Try it: Nothing but an exact copy is asked for: the lines in the material below from the one with "2148 Sundance Road - Photo 2" through the one with "DC’s Arts Council", pictures excluded.

Start of Source material

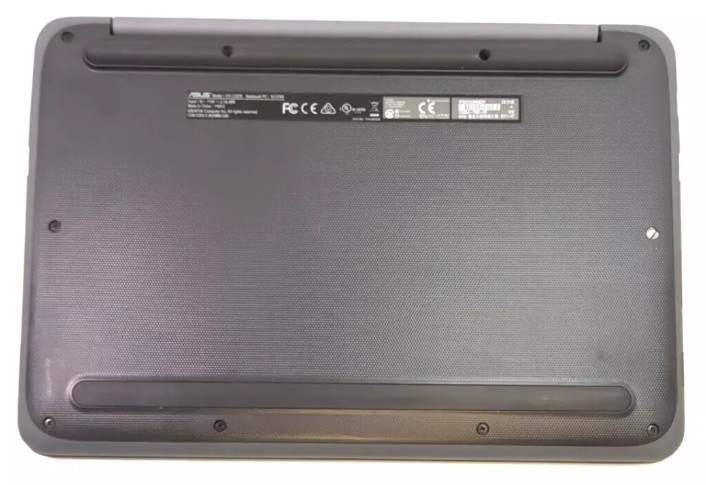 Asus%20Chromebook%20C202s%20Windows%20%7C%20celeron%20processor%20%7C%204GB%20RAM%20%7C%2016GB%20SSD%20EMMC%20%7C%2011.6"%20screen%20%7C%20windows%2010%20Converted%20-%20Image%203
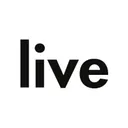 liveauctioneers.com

End of Source material
Start of Source material

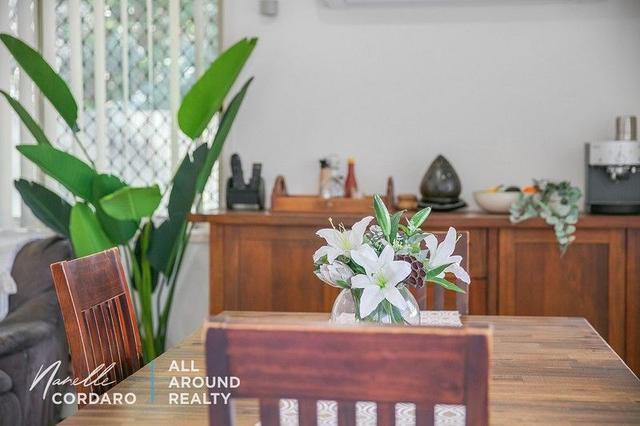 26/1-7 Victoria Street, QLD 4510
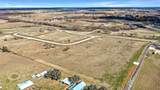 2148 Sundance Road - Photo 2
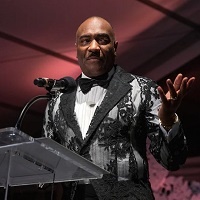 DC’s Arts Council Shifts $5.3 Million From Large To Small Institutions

End of Source material
Start of Source material

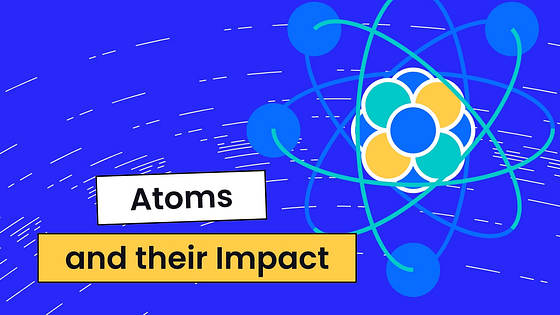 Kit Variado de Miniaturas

End of Source material

Solution to the exercise:
 2148 Sundance Road - Photo 2
 DC’s Arts Council Shifts $5.3 Million From Large To Small Institutions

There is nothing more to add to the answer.